Ma debitrice sei a “Venere in questo e al marito: piega nel dolce rito ai desideri miei :
legge t’ è il socio letto: (s’accora il vergineo pudore?) usa il permesso amore lo sposo tuo diletto.
Oh certo dolerti non puoi : mutato è il pudore in piacere : dato t’ è più godere, o sposa mia, se vuoi.
Usa della tua sorte, non fare il tuo danno piangendo, tristamente chiudendo del tuo piacer le porte.
Vivere in ozio che giova? raccogli il tuo tenero amore di gioventù nel fiore, fresco nell’alba nuova.
Fiore che presto il frutto darà: e tu cogli il piacere: sul gemino origliere: l’amor godine tutto.”
Pavimento maiolicato, 1492.
Ma la nostra attenzione si sofferma sull’interno, poco noto, ingiustamente.
Dalla soglia dell’ingresso principale, sormontato dagli stemmi dell’umanista e di sua moglie – un ponte a due archi e un Ercole che abbatte il leone – già si nota nel tempietto il contrasto fra la semplicità delle pareti e il bellissimo pavimento in maiolica.

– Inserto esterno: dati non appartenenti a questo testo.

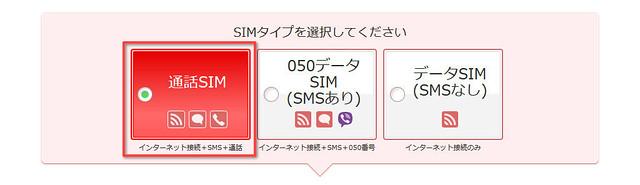 楽天モバイルのお申し込みタイプ「通話SIM」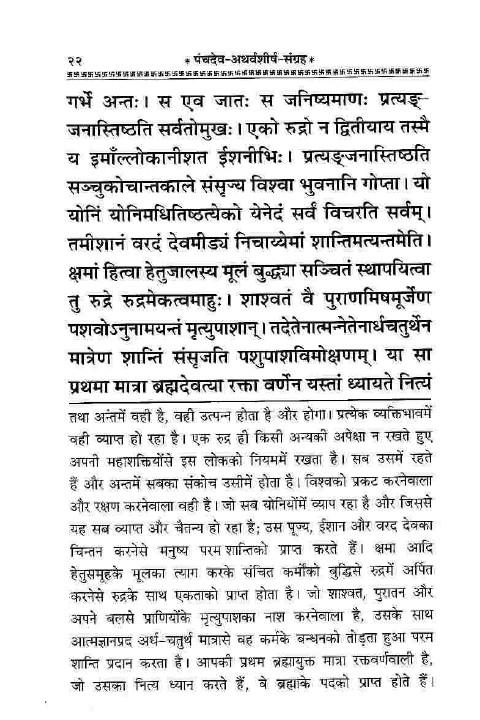 shiva atharvashirsha in sanskrit lyrics meaning in hindi (10)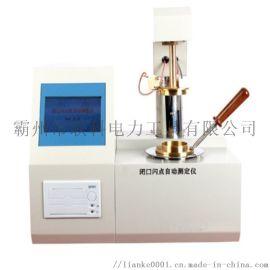 承试一级绝缘油色谱仪 色谱分析仪厂家销售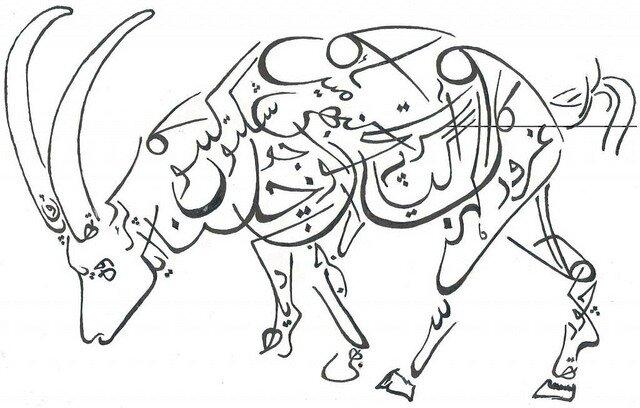 Meer Taqi Mee- известный поэт в Индии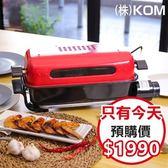 熱銷破萬台!【KOM】日式萬用燒烤神器-經典紅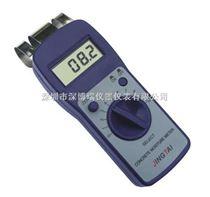 JT-C50JT-C50|JTC50墻面水份分析儀|混凝土含水率測定儀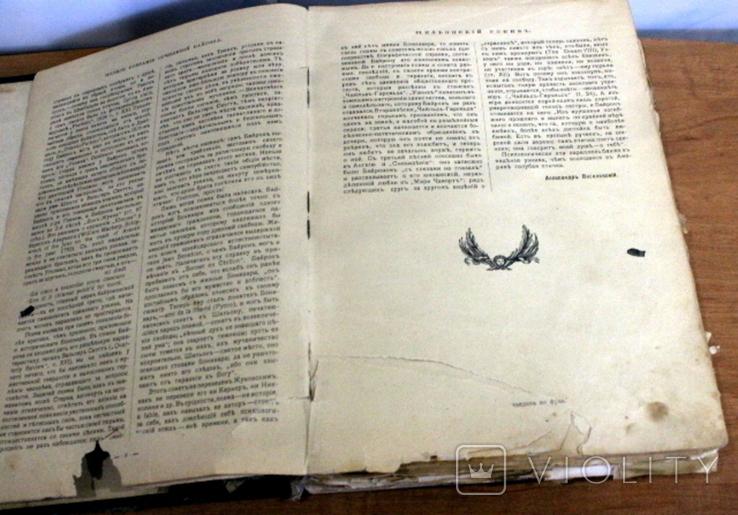 Байрон. Библиотека великих писателей (переиздание 1904 года. СПБ) -на реставрацию, фото №8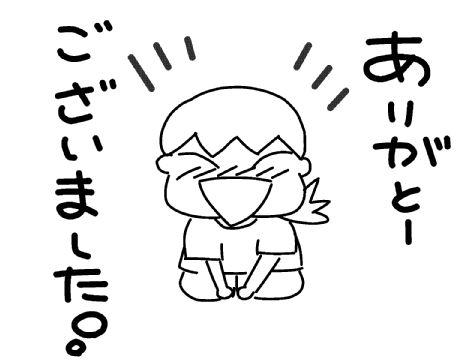f:id:k9352009:20130617120027j:image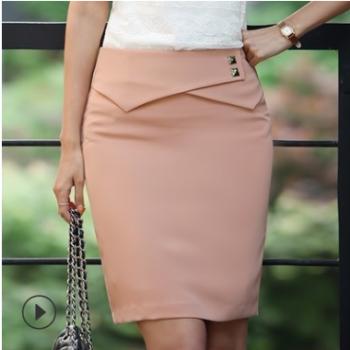 夏天新款包臀半身裙韩版潮流职业西装裙纯色修身显瘦大码一步裙子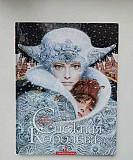 Книга детская Петрозаводск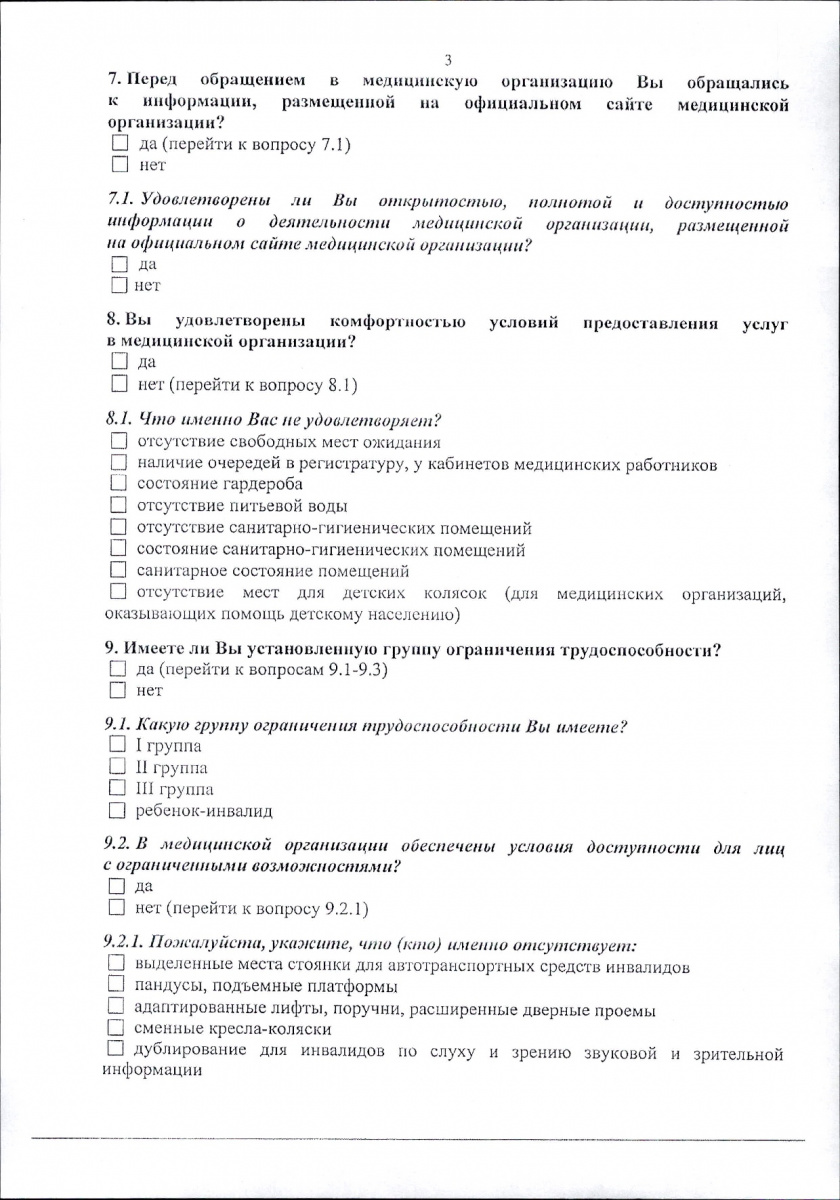 Ambulatornye_usloviya-003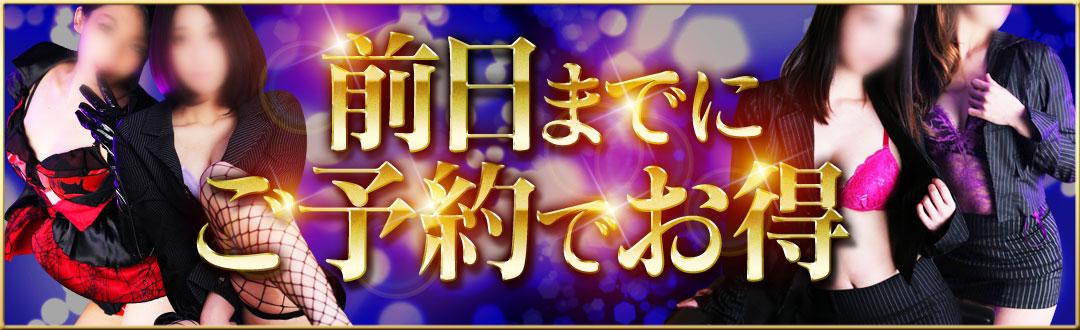 前日までに予約でお得!素敵な特典付|渋谷発|M性感・痴女風俗|AX痴女フェチクラブ青山 手コキ風俗店のお知らせ
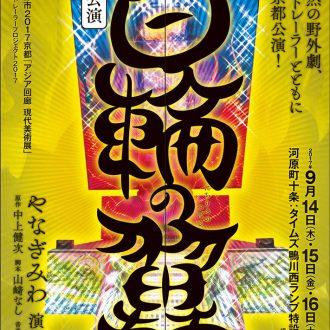 『日輪の翼』京都公演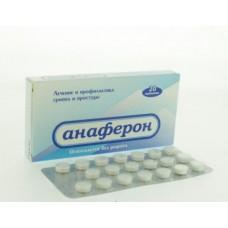 Анаферон  таб. д/рас. №20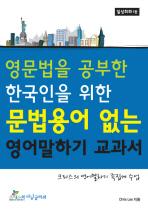 영문법을 공부한 한국인을 위한 문법용어 없는 영어말하기 교과서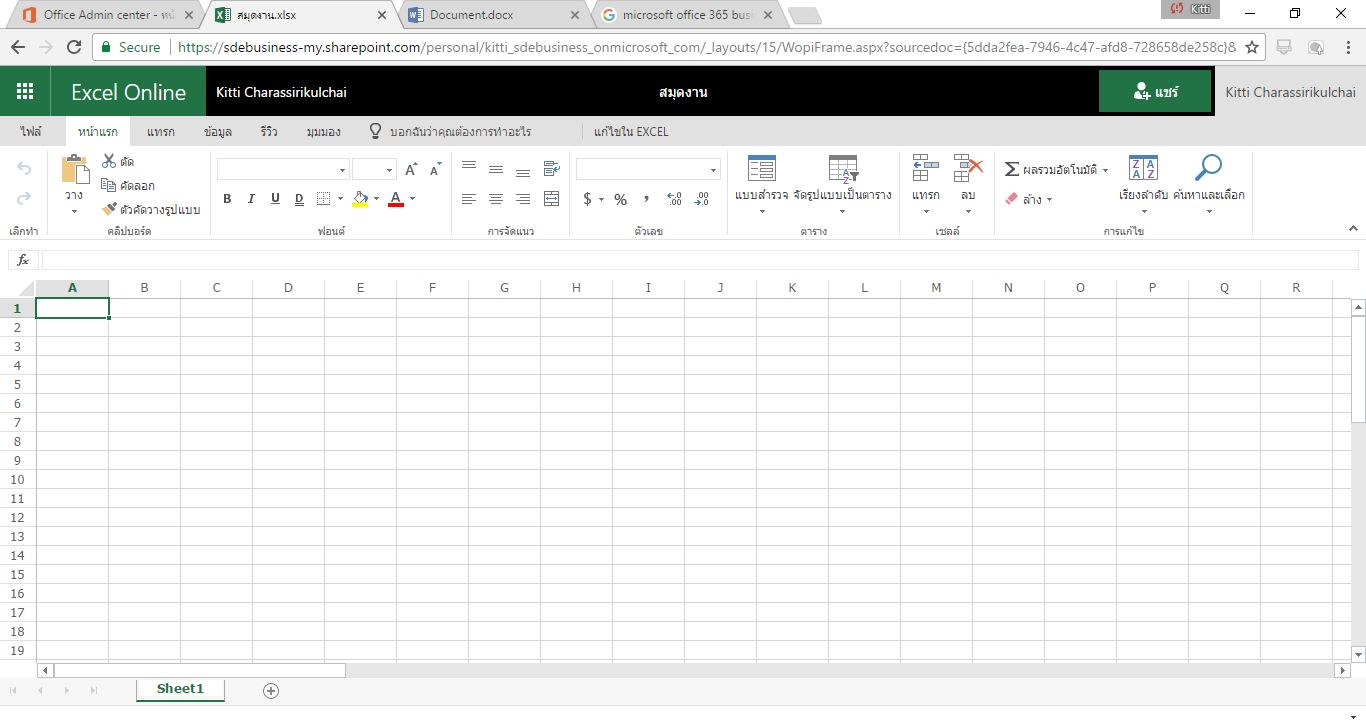 VSM365 - Office 365   buy 1 year free 1 month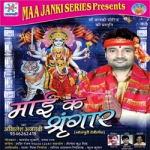 Mai Ke Shingar songs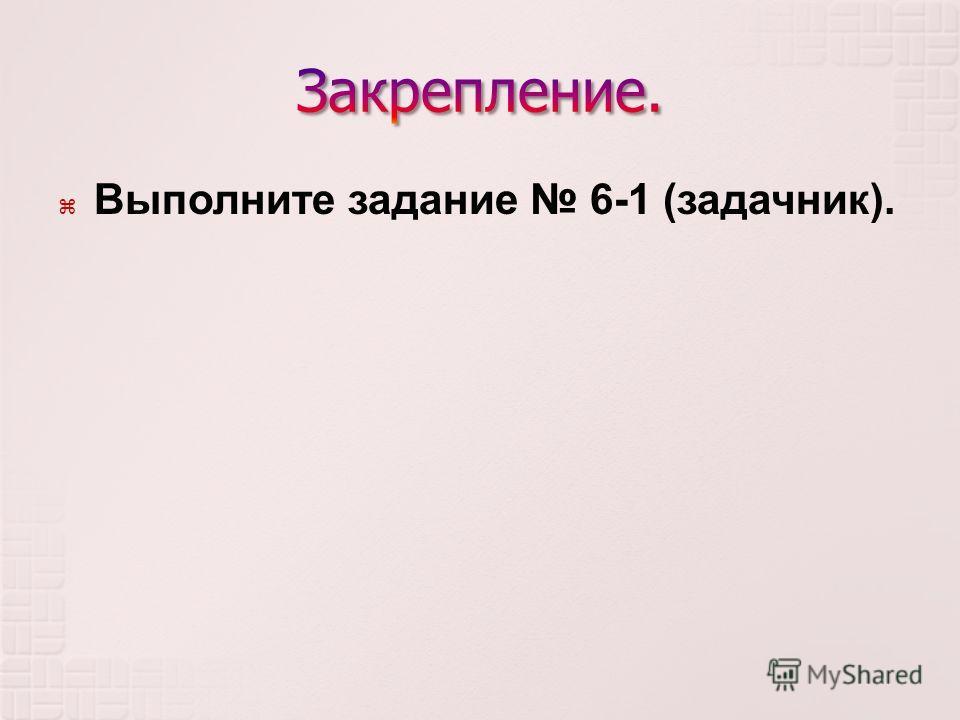 Выполните задание 6-1 ( задачник ).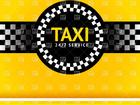 Просмотреть foto  Трансфер,Транспортные услуги,Пассажирские перевозки,Такси в Актау по Мангистауской обл, 38429261 в Андреаполе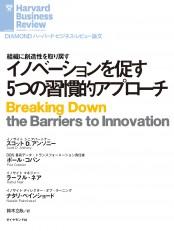 イノベーションを促す5つの習慣的アプローチ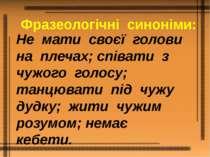 Фразеологічні синоніми: Не мати своєї голови на плечах; співати з чужого голо...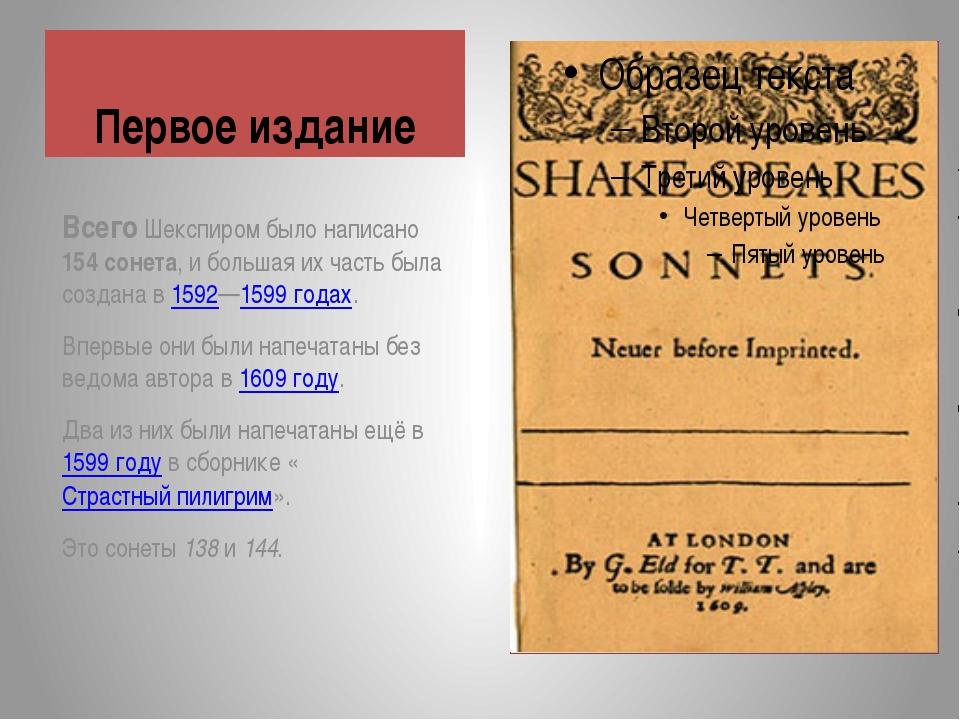 Первое издание Всего Шекспиром было написано 154 сонета, и большая их часть б...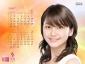 nagasawa_masami063.jpg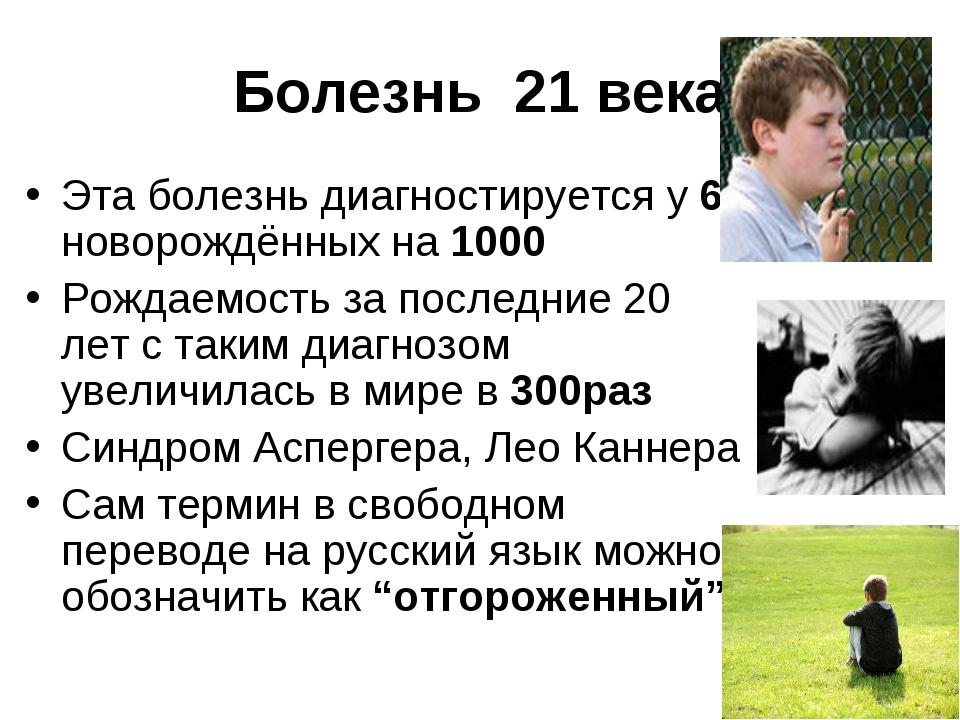 Болезнь 21 века Эта болезнь диагностируется у 6 новорождённых на 1000 Рождаем...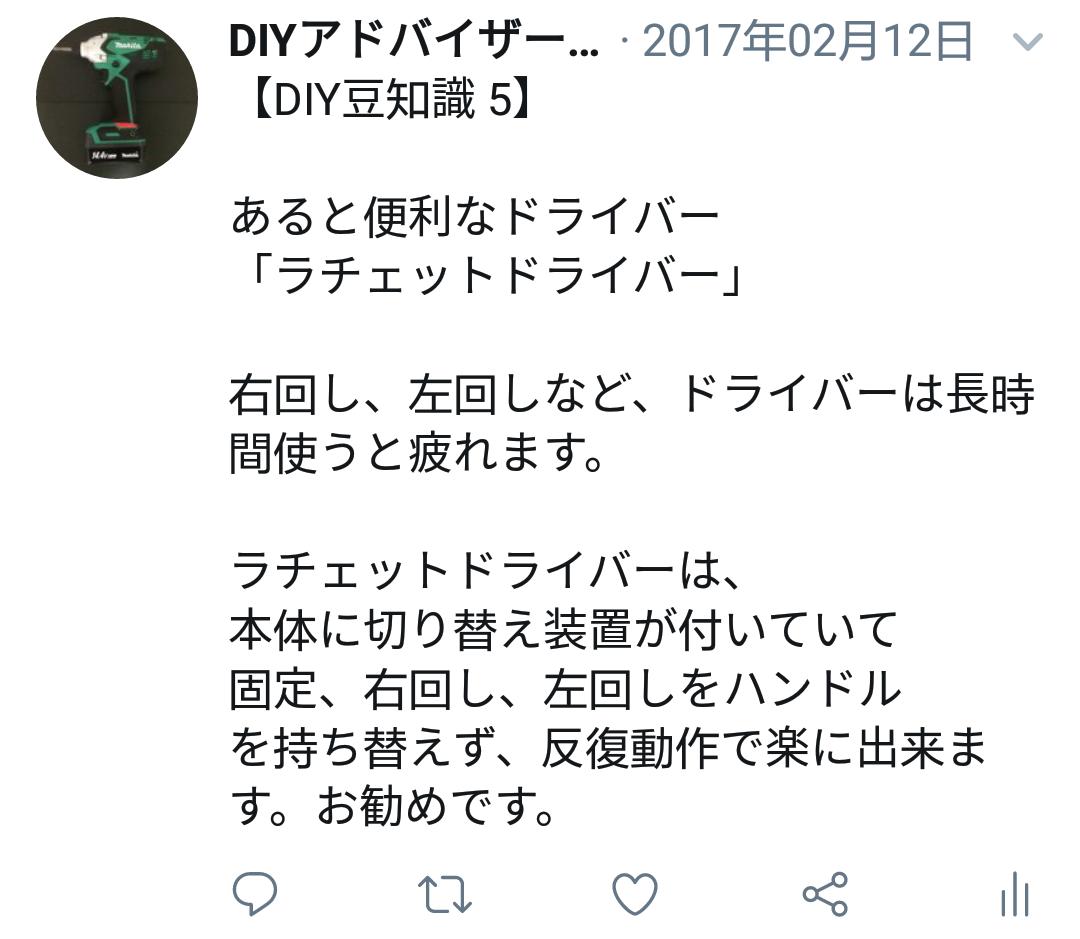 f:id:DIY33:20190329224321p:plain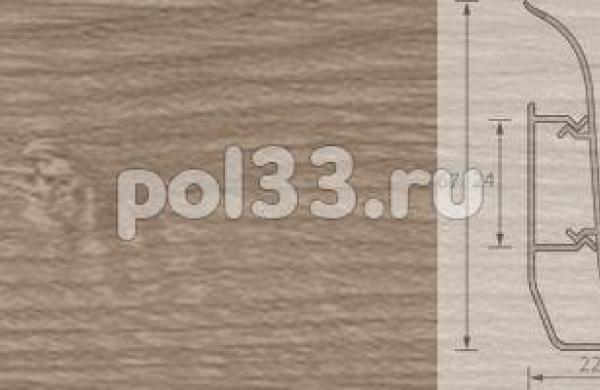 Плинтус Ideal Элит 207 Дуб кофейный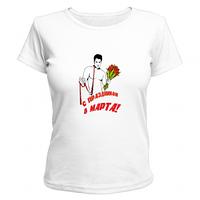 Футболка женская с печатью на заказ С праздником 8 марта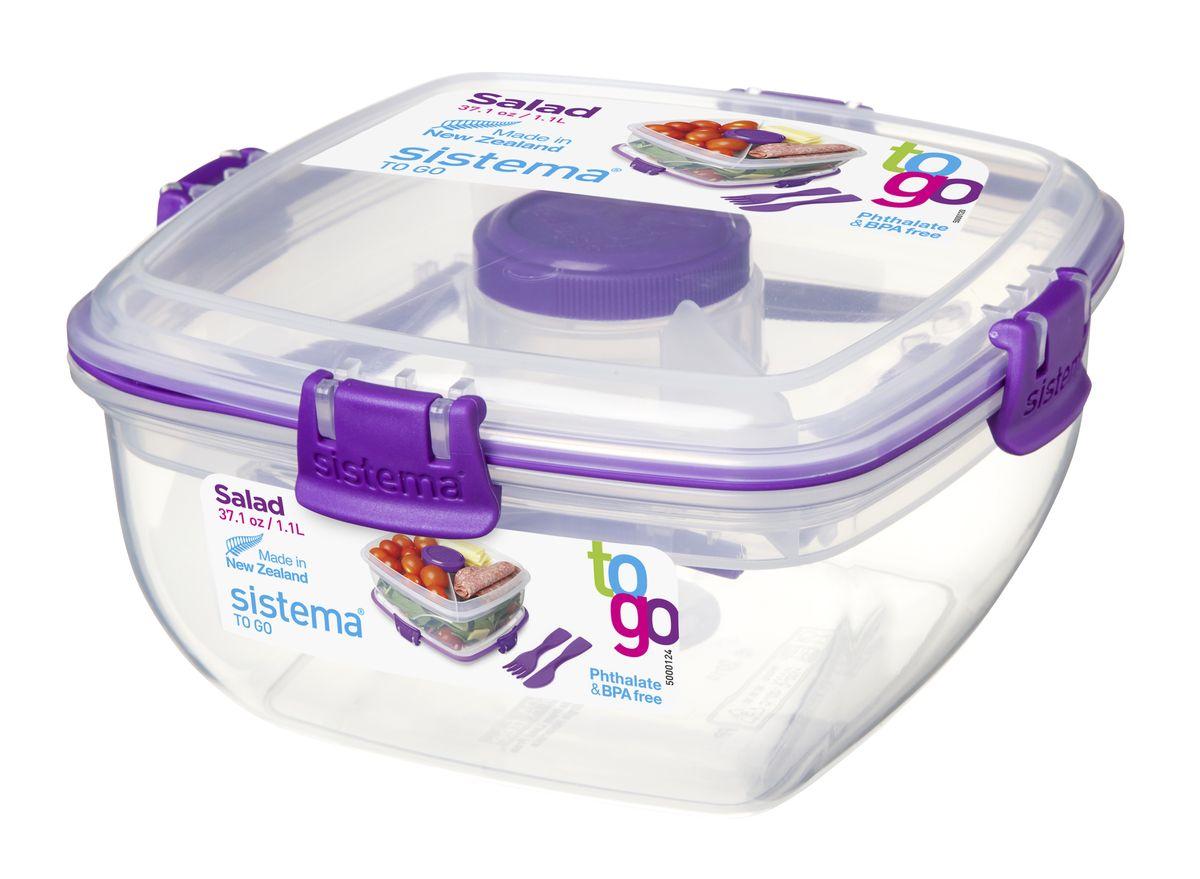Контейнер для салата Sistema TO-GO, с разделителями и приборами, цвет: фиолетовый, 1 л21356_фиолетовый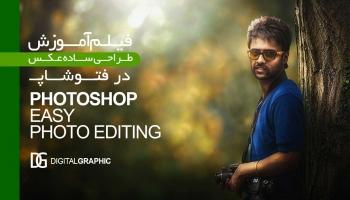 ۹- آموزش طراحی ساده عکس در فتوشاپ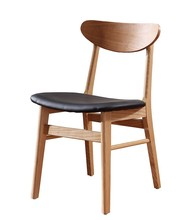 beautiful restautrant chair in Starbucks wooden chair use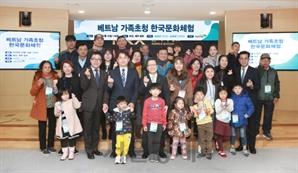 힌국거래소 국민행복재단, 베트남 다문화가족 부모님 초청 한국문화체험 행사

La varietà ornamentale e cromatica del pavimento, con decorazione floreale alternata ad un profilo maschile, a cartigli e agli stemmi della famiglia, appaiono influenzate da modelli islamici e valenzani. Dopo il restauro supervisionato dal professor Giacomo Martorelli, nel 1759, la cappella appare come un antiquarium ospitante frammenti di lapidi greche e latine e iscrizioni funerarie dettate dal Pontano. Tra questi si può leggere, grazie al trasferimento voluto dal Martorelli, anche l’antica iscrizione proveniente della dimora del poeta, un palazzo che fronteggiava il campanile della Pietrasanta, demolito nel 1926.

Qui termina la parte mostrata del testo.